Stated problem -> Could you swap "pebble" for "small stone" in the lines starting with the line that contains "What is the measured" and going on through the last line, leaving everything else unchanged?

Dataset entries ->
• • •
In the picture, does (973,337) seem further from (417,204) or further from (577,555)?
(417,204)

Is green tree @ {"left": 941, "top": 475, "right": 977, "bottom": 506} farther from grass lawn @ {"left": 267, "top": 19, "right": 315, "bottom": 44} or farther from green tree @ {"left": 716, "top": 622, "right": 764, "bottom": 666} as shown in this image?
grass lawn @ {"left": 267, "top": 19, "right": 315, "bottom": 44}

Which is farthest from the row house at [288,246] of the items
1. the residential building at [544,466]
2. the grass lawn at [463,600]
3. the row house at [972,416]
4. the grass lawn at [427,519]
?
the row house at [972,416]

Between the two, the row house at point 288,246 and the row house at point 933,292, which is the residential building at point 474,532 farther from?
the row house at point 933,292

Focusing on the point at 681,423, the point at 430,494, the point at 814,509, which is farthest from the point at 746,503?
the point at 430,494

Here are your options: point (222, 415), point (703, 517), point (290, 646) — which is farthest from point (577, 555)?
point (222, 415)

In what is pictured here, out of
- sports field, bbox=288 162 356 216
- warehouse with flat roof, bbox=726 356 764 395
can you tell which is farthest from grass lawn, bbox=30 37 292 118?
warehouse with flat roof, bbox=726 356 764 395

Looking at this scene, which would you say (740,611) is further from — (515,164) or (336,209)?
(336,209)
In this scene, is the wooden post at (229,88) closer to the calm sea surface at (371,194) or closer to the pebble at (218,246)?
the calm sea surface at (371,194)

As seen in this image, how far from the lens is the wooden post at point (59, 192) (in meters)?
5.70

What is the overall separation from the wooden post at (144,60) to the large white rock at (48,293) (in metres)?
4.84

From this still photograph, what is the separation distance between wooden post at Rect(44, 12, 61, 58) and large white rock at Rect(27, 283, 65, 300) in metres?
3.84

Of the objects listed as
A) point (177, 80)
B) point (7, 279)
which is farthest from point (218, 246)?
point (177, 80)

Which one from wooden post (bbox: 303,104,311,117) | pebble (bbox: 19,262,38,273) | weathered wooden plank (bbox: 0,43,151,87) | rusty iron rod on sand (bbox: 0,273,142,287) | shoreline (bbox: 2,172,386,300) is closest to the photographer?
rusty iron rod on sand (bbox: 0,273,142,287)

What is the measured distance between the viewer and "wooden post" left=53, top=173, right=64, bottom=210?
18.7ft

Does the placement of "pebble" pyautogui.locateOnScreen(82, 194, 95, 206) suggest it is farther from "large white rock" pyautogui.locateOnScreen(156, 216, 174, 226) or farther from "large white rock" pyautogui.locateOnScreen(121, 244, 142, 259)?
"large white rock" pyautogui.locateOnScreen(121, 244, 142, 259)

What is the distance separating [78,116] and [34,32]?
• • •
Solved problem ->
What is the measured distance between the viewer and "wooden post" left=53, top=173, right=64, bottom=210?
18.7ft

Does the placement of "small stone" pyautogui.locateOnScreen(82, 194, 95, 206) suggest it is farther from "large white rock" pyautogui.locateOnScreen(156, 216, 174, 226) or farther from "large white rock" pyautogui.locateOnScreen(121, 244, 142, 259)?
"large white rock" pyautogui.locateOnScreen(121, 244, 142, 259)

What is the distance separating [78,116] and [34,32]?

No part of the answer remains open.